A questão é discursiva (sem alternativas) e pede: (i) análise dos agentes prováveis, (ii) estratégia de diagnóstico e (iii) plano de monitoramento/manejo.

  1. Pelos sintomas “mosaico, encarquilhamento, deformações e nanismo”, a hipótese mais forte é doença viral, pois esses são sinais típicos de infecções sistêmicas que alteram crescimento e padrão de coloração foliar. A presença de “insetos sugadores” reforça essa hipótese porque pulgões, tripes e mosca‑branca são vetores clássicos.

  2. “Manchas foliares” também podem ser causadas por fungos/oomicetos (ex.: Alternaria, Cercospora, míldios, Botrytis) e por bactérias (ex.: Xanthomonas/Pseudomonas). Em ambiente protegido, a combinação de alta umidade/condensação e manejo intensivo favorece tanto fungos/oomicetos quanto bacterioses.

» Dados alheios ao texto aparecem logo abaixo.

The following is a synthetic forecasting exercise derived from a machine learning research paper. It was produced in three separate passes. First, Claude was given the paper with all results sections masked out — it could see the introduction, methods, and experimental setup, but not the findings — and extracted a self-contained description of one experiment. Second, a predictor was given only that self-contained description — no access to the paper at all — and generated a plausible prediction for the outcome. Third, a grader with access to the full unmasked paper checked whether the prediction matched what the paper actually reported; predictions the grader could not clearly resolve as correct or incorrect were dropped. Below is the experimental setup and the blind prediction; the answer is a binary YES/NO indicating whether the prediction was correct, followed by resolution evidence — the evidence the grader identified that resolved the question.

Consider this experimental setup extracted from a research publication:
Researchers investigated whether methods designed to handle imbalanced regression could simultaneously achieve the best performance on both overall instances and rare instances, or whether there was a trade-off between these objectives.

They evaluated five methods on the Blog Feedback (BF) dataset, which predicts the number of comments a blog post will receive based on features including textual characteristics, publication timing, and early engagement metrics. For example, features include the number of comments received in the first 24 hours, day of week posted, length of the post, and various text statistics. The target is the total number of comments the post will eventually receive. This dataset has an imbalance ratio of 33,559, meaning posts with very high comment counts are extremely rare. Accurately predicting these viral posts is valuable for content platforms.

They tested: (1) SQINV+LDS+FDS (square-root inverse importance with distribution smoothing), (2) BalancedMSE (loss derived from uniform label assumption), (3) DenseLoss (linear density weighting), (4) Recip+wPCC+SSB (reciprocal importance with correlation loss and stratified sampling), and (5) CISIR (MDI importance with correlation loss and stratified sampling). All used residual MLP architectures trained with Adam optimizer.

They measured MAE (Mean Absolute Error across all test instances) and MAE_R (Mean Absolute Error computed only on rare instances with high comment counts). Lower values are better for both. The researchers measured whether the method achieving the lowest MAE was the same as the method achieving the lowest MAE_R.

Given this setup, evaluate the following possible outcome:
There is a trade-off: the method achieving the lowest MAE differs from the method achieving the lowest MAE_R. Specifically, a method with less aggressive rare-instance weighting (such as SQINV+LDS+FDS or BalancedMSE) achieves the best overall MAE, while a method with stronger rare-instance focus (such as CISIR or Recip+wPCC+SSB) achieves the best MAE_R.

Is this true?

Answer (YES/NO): NO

  3. A menção a “transmissão por mudas” e “materiais propagativos de diferentes fornecedores” indica uma rota de entrada típica de vírus e de algumas bacterioses associadas a semente/muda. Isso sugere que há mais de um patógeno atuando simultaneamente.

  4. Portanto, um protocolo confiável precisa ser em camadas:

  • triagem de campo + amostragem correta;
  • diagnóstico clássico (microscopia/isolation) para fungos e bactérias;
  • e ferramentas moleculares (ELISA/RT‑PCR/qPCR/Sequenciamento) para confirmação rápida e para rastrear a origem (fornecedores/lotes).
  1. O monitoramento deve unir: inspeção periódica, armadilhas e amostragens de vetores, testagem dirigida (sentinelas) e ações de contenção (rogue/remover plantas doentes), além de bioseguridade e controle do microclima.

Assim, a proposta responde aos três pedidos: agentes prováveis (vírus + bactérias + fungos/oomicetos), diagnóstico fitopatológico (clássico + molecular) e plano de vigilância/manejo (bioseguridade, vetores, microclima, rastreabilidade).